Comparing two NSDates and ignoring the time component

Question

What is the most efficient/recommended way of comparing two NSDates? I would like to be able to see if both dates are on the same day, irrespective of the time and have started writing some code that uses the timeIntervalSinceDate: method within the NSDate class and gets the integer of this value divided by the number of seconds in a day. This seems long winded and I feel like I am missing something obvious.

The code I am trying to fix is:

if (!([key compare:todaysDate] == NSOrderedDescending))
{
    todaysDateSection = [eventSectionsArray count] - 1;
}

where key and todaysDate are NSDate objects and todaysDate is creating using:

NSDate *todaysDate = [[NSDate alloc] init];

Regards

Dave

Answer 1

You set the time in the date to 00:00:00 before doing the comparison:

unsigned int flags = NSYearCalendarUnit | NSMonthCalendarUnit | NSDayCalendarUnit;
NSCalendar* calendar = [NSCalendar currentCalendar];

NSDateComponents* components = [calendar components:flags fromDate:date];

NSDate* dateOnly = [calendar dateFromComponents:components];

// ... necessary cleanup

Then you can compare the date values. See the overview in reference documentation.

Answer 2

The documentation regarding NSDate indicates that the compare: and isEqual: methods will both perform a basic comparison and order the results, albeit they still factor in time.

Probably the simplest way to manage the task would be to create a new isToday method to the effect of the following:

    - (bool)isToday:(NSDate *)otherDate {
        currentTime = [however current time is retrieved]; // Pardon the bit of pseudo-code
        if (currentTime < [otherDate timeIntervalSinceNow]) {
         return YES;
        } else {
         return NO;
        }
    }

Answer 3

What I was thinking was something like this:

if (([key timeIntervalSinceReferenceDate] - [todaysDate timeIntervalSinceReferenceDate]) < 86400)
{
    ....
}

Would be interested to know if this is efficient/recommended...

Answer 4

I use this little util method:

-(NSDate*)normalizedDateWithDate:(NSDate*)date
{
   NSDateComponents* components = [calendar components:(NSYearCalendarUnit | NSMonthCalendarUnit | NSDayCalendarUnit)
                                              fromDate: date];
   return [calendar_ dateFromComponents:components]; // NB calendar_ must be initialized
}

(You obviously need to have an ivar called calendar_ containing an NSCalendar.)

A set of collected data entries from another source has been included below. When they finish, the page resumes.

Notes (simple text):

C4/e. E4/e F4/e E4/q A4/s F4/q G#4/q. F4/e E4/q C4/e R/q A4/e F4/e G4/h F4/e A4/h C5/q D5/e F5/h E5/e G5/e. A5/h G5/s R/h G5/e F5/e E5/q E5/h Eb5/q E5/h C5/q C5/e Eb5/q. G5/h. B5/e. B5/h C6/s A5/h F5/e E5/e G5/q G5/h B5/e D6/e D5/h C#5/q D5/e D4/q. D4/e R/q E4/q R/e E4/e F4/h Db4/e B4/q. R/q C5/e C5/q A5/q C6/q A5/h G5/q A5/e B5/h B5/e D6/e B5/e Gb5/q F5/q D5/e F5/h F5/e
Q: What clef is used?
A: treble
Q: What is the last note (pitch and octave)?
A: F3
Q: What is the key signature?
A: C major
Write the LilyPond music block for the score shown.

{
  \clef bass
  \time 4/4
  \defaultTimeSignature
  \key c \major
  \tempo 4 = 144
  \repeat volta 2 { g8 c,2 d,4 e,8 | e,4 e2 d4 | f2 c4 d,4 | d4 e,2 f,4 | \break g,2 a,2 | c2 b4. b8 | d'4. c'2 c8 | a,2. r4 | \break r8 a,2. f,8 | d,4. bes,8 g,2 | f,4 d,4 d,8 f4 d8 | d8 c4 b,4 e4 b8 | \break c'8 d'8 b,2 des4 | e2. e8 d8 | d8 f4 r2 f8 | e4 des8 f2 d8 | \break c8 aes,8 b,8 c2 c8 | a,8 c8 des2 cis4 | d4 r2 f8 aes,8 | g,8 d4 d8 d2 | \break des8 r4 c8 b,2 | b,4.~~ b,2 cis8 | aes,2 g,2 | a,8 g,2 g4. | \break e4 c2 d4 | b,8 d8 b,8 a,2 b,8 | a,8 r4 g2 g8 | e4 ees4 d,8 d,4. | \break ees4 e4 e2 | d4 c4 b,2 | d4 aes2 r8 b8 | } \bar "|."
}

Using this, it is easy to check if a date is today like this:

[[self normalizeDate:aDate] isEqualToDate:[self normalizeDate:[NSDate date]]];

([NSDate date] returns current date and time.)

This is of course very similar to what Gregory suggests. The drawback of this approach is that it tends to create lots of temporary NSDate objects. If you're going to process a lot of dates, I would recommend using some other method, such as comparing the components directly, or working with NSDateComponents objects instead of NSDates.

Answer 5

I'm surprised that no other answers have this option for getting the "beginning of day" date for the objects:

[[NSCalendar currentCalendar] rangeOfUnit:NSDayCalendarUnit startDate:&date1 interval:NULL date:date1];
[[NSCalendar currentCalendar] rangeOfUnit:NSDayCalendarUnit startDate:&date2 interval:NULL date:date2];

Which sets date1 and date2 to the beginning of their respective days. If they are equal, they are on the same day.

Or this option:

int day1 = [[NSCalendar currentCalendar] ordinalityOfUnit:NSDayCalendarUnit inUnit:NSEraCalendarUnit forDate:date1];
int day2 = [[NSCalendar currentCalendar] ordinalityOfUnit:NSDayCalendarUnit inUnit:NSEraCalendarUnit forDate:date2];

Which sets day1 and day2 to somewhat arbitrary values that can be compared. If they are equal, they are on the same day.